APPLY WHAT YOU READ
a. Using the text on Erythranthe lewisii, explain why the plant bears the name of Lewis.
b. In the text on Erythranthe lewisii, take the part that opens with the words "Erythranthe lewisii (Lewis'" and closes with "as Mimulus lewisii.", and change "perennial" to "annual".
c. According to the text on Erythranthe lewisii, what was the species formerly called?

PROVIDED TEXT
^^^^^^^^

Scientific classification
- Kingdom: Plantae
- Clade: Embryophytes
- Clade: Tracheophytes
- Clade: Angiosperms
- Clade: Eudicots
- Clade: Asterids
- Order: Lamiales
- Family: Phrymaceae
- Genus: Erythranthe
- Species: E. lewisii
- Binomial name: Erythranthe lewisii (Pursh) G.L.Nesom & N.S.Fraga
- Synonyms: Erythranthe lewisii f. alba (J.K.Henry) Dawn Edwards ; Mimulus lewisii Pursh ; Mimulus lewisii f. albus (J.K.Henry) B.Boivin ; Mimulus lewisii var. albus J.K.Henry ; Mimulus lewisii var. exsertus J.M.Coult. & Fisher ; Mimulus lewisii f. leuceruthrus E.Hardin ; Mimulus lewisii f. tetonensis (A.Nelson) J.F.Macbr. & Payson ; Mimulus lewisii var. tetonensis A.Nelson ; Mimulus roseus Douglas ex Lindl. ; Mimulus roseus var. glabrior Hook ;

= Erythranthe lewisii =

- Genus: Erythranthe
- Species: lewisii
- Authority: (Pursh) G.L.Nesom & N.S.Fraga
- Conservation status: LC

Plant species in the lopseed family

Erythranthe lewisii (Lewis' monkeyflower, great purple monkeyflower) is a perennial plant in the family Phrymaceae. It is named in honor of explorer Meriwether Lewis. Together with other species in Erythranthe, it serves as a model system for studying pollinator-based reproductive isolation. It was formerly known as Mimulus lewisii.

^^^^^^^^

GIVEN INFORMATION
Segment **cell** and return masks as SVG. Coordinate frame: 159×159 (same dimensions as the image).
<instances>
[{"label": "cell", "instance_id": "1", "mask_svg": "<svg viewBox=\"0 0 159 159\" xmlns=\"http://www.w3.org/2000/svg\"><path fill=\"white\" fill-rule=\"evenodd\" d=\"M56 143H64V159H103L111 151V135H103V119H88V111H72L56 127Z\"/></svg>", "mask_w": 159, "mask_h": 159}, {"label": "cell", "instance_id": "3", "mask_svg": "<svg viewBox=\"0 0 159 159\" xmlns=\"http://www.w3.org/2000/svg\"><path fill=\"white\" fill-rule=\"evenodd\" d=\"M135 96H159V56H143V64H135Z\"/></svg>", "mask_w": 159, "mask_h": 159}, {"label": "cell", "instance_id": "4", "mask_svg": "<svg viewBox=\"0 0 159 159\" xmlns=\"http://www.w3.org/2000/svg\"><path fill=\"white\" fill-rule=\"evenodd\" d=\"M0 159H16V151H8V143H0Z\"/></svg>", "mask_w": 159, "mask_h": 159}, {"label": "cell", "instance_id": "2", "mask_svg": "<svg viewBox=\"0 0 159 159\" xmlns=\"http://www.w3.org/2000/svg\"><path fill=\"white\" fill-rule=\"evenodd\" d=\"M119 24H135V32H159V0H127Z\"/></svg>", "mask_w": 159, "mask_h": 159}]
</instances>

^^^^^^^^

EXPECTED RESULTS
a. The plant is named in honor of the explorer Meriwether Lewis.

b.
Erythranthe lewisii (Lewis' monkeyflower, great purple monkeyflower) is a annual plant in the family Phrymaceae. It is named in honor of explorer Meriwether Lewis. Together with other species in Erythranthe, it serves as a model system for studying pollinator-based reproductive isolation. It was formerly known as Mimulus lewisii.

c. It was formerly known as Mimulus lewisii.